It’s been four years now since plucky little Philae attempted to land on comet 67P/CG. It was a thrilling event, with an inexplicable failure that resulted in a slow motion crash landing and eventual loss of the lander.
This year engineer András Balázs reviews what happened to Philae. As he remarks dryly, “not everything went as planned.” ([1], p. 90)
I’m sure we are all shocked, shocked! to hear that software was involved….

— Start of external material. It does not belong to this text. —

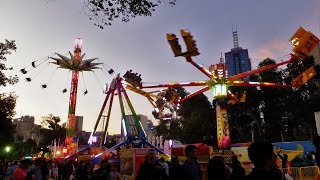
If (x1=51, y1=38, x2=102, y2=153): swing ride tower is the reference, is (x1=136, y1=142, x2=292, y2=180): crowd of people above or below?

Like all spacecraft, Philae was designed to be fault tolerant, at least for certain values of “fault”. The system included redundant processors and other equipment, software and communications protocols with error detection and recovery features, and fall back recovery processes. For instance, the system had “triple-redundant emergency telecommand decoders”—four duplicate message decoders to assure correct results even in the face of multiple problems.
Nevertheless, she failed.
Balázs six lessons learned are a litany of humbling epiphanies. From not being prepared for “unconceivable” problems to not being prepared for “conceivable” problems. “When Even Redundanccy is Useless”. And, of course, there were tradeoffs between science and safety, many missed opportunities and just plain poor decisions. Millions of kilometers from home, every human error is unfixable, and every lost opportunity is lost forever.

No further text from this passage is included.